**AUFGABE:** Nenne alle Personen, die im Text über die Grenze zwischen Südossetien und Georgien mit Vor- und Nachnamen genannt werden.

**VORLIEGENDER TEXT:**
Dieser Internet-Auftritt kann nach dem Tod des Webmasters, Peter Strutynski, bis auf Weiteres nicht aktualisiert werden. Er steht jedoch weiterhin als Archiv mit Beiträgen aus den Jahren 1996 – 2015 zur Verfügung.

Gefährliche Grenze

Überfall auf einen südossetischen Kontrollposten. Schwere Vorwürfe gegen die EU-Beobachter in Sicherheitszone zu Georgien

Von Knut Mellenthin *

Die Spannungen an der Grenze zwischen Südossetien und Georgien haben sich am Wochenende erneut verschärft. Am Sonnabend (18. Okt.) teilte das südossetische Innenministerium mit, daß am frühen Morgen ein neu eingerichteter Kontrollposten beschossen worden sei. Es gab offenbar keine Verletzten. Von nun an seien die südossetischen Grenztruppen angewiesen, bei Angriffen das Feuer zu erwidern, sagte Innenminister Michail Mindsajew.

[Datensätze aus einem räumlichen Fragenset]
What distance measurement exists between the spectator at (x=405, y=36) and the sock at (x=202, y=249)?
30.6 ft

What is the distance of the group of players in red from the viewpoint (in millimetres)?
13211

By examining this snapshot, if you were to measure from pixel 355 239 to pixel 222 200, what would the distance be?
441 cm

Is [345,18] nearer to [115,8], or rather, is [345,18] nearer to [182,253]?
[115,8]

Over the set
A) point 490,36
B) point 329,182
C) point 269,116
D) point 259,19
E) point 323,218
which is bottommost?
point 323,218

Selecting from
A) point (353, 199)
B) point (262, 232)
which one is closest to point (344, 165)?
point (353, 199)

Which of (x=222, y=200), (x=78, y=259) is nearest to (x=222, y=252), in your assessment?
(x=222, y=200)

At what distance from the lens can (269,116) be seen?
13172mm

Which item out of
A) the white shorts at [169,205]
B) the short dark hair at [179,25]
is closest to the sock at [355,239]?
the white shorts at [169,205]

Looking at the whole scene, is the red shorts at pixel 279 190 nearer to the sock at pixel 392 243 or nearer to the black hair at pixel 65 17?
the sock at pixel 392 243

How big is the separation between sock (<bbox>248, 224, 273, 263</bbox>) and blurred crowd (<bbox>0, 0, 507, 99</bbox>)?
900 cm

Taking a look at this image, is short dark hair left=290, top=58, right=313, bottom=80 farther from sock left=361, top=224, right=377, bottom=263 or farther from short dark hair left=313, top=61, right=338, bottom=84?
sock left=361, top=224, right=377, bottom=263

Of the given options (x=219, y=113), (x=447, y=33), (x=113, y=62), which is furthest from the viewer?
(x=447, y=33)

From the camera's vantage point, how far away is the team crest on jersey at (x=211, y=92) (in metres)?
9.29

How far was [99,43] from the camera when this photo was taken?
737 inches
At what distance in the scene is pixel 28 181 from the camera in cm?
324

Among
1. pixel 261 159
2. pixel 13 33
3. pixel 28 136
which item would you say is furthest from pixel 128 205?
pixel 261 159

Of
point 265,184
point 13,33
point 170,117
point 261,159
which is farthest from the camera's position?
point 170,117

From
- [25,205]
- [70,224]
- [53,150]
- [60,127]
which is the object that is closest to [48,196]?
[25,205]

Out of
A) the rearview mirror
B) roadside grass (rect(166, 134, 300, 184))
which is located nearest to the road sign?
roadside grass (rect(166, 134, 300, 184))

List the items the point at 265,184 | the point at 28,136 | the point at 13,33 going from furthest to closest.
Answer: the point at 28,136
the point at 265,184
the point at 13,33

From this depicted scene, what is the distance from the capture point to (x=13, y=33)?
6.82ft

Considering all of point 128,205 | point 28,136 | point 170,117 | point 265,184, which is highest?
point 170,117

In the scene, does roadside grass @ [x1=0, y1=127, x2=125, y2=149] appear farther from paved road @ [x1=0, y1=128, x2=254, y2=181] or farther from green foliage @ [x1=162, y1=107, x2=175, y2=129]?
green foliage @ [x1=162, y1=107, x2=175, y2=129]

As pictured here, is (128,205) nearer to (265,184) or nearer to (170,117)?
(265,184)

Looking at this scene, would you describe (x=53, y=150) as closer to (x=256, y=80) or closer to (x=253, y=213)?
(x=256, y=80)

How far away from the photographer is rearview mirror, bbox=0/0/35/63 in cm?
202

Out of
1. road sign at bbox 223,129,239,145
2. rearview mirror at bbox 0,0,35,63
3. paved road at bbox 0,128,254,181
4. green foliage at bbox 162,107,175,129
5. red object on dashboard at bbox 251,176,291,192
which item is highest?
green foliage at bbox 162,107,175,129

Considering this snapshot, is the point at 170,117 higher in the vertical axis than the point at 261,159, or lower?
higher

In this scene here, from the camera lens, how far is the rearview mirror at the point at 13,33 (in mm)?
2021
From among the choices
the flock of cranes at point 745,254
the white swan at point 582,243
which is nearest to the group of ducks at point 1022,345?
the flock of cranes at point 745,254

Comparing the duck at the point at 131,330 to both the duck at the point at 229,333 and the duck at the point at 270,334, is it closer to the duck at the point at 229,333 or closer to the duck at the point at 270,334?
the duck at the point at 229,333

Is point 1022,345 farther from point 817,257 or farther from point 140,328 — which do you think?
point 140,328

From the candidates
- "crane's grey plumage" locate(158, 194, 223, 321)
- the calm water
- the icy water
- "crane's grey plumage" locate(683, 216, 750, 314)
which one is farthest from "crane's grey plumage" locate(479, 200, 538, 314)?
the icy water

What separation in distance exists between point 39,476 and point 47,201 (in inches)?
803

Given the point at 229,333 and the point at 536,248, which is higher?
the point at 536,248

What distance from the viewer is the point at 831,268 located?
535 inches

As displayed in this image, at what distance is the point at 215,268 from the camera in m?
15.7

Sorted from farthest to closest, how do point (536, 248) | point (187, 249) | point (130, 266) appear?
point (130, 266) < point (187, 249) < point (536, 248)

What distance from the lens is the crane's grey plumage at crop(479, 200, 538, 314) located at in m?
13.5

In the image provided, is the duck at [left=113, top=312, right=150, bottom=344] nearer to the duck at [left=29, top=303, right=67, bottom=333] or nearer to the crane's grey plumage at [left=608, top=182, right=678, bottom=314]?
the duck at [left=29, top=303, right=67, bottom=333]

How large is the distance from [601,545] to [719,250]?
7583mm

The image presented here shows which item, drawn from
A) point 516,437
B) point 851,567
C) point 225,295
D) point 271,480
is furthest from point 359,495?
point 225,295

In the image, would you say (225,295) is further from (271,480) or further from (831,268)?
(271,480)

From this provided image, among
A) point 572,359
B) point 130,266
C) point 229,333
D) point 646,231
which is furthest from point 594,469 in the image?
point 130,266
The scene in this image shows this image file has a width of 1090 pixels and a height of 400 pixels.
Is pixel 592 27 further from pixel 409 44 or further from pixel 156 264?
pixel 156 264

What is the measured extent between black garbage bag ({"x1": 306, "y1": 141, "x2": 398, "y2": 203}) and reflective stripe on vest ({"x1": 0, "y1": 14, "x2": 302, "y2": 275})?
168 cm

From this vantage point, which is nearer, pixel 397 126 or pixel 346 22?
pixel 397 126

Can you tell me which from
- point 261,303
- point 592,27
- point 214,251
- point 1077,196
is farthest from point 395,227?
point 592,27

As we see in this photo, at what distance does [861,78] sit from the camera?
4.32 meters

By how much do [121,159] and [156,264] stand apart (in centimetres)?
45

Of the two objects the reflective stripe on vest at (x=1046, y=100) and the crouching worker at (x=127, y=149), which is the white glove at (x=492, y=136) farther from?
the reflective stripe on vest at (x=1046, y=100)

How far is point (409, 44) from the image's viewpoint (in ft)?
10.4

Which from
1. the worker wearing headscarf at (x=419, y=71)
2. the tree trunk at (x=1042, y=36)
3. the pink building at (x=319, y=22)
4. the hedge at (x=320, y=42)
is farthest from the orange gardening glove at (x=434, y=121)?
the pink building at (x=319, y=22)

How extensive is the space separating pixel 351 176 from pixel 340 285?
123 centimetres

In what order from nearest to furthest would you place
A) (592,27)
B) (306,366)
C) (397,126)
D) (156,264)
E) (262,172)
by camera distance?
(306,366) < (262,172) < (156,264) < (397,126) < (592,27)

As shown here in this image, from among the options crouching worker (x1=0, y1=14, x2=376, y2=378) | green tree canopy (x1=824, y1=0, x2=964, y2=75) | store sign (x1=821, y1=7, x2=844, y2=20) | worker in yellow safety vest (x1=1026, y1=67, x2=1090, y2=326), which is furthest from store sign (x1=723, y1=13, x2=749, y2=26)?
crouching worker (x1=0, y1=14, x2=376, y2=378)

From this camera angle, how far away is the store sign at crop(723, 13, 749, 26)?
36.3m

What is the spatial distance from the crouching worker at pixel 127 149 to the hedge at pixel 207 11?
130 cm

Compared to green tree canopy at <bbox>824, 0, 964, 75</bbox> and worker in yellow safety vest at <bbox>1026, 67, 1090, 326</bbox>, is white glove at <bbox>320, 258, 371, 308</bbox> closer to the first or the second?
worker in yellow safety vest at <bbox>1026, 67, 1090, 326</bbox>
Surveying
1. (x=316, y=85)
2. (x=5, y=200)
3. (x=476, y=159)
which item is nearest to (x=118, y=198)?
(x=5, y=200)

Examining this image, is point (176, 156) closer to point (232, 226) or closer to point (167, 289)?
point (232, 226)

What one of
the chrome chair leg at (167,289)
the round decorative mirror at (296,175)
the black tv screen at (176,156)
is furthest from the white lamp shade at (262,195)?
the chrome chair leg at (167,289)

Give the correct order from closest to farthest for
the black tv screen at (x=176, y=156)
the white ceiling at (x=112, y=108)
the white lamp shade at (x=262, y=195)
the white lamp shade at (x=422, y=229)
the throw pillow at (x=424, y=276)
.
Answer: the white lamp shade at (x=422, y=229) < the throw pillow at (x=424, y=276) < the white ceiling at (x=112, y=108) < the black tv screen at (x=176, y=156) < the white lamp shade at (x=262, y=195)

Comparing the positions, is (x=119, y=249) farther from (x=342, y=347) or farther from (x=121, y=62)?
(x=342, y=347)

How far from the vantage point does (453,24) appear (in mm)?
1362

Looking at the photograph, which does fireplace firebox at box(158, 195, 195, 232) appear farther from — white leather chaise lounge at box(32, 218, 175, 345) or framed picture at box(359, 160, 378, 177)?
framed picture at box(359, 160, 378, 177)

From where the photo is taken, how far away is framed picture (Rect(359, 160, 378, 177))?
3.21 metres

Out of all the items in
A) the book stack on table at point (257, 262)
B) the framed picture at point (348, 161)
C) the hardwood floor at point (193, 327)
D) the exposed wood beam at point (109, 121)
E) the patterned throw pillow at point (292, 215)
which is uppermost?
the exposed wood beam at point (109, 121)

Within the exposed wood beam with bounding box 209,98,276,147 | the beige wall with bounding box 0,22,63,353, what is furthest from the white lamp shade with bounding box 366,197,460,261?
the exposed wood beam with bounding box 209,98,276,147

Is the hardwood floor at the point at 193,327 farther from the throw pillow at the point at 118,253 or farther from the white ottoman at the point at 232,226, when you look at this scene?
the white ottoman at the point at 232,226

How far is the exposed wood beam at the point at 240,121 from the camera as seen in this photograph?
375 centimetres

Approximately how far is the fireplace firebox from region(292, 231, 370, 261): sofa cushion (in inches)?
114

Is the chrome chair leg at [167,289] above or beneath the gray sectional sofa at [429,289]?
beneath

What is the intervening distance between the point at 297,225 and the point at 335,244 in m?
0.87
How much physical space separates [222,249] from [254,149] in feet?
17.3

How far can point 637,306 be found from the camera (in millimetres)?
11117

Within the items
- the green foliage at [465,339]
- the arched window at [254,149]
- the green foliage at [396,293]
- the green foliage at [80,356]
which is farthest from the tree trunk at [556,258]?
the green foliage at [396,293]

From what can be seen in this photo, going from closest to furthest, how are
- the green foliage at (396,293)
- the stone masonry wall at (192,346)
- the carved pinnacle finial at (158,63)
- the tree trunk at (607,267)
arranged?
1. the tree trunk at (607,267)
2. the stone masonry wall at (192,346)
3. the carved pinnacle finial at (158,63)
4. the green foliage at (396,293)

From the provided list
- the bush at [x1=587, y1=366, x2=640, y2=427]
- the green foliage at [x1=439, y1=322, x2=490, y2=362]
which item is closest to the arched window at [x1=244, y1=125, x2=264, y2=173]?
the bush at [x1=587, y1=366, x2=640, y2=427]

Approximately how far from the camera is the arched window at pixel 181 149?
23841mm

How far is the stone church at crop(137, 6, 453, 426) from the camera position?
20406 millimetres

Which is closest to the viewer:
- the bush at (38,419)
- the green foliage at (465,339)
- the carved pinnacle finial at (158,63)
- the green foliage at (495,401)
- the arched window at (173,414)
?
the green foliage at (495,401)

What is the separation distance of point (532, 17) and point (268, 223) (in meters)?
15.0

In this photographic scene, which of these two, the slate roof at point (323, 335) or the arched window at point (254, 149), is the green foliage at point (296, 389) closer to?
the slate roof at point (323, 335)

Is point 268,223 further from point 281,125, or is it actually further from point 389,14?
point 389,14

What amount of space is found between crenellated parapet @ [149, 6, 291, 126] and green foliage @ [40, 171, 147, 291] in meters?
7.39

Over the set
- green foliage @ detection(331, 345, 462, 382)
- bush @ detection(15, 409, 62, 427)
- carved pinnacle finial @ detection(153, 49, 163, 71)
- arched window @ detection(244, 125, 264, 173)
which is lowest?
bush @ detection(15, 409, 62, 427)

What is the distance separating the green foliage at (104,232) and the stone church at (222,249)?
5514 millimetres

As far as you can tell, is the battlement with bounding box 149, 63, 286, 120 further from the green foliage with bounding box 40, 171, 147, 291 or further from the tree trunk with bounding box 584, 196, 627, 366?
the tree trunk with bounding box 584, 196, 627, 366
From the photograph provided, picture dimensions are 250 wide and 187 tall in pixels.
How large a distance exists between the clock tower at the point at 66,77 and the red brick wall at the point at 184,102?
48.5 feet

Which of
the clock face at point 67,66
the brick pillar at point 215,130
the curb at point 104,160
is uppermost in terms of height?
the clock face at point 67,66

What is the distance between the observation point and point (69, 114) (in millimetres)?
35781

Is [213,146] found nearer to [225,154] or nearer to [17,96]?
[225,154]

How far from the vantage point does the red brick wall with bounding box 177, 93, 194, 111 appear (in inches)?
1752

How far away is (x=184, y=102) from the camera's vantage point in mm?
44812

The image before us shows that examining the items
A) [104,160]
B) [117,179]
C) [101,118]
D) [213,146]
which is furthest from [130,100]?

**ANTWORT:** Peter Strutynski, Knut Mellenthin, Michail Mindsajew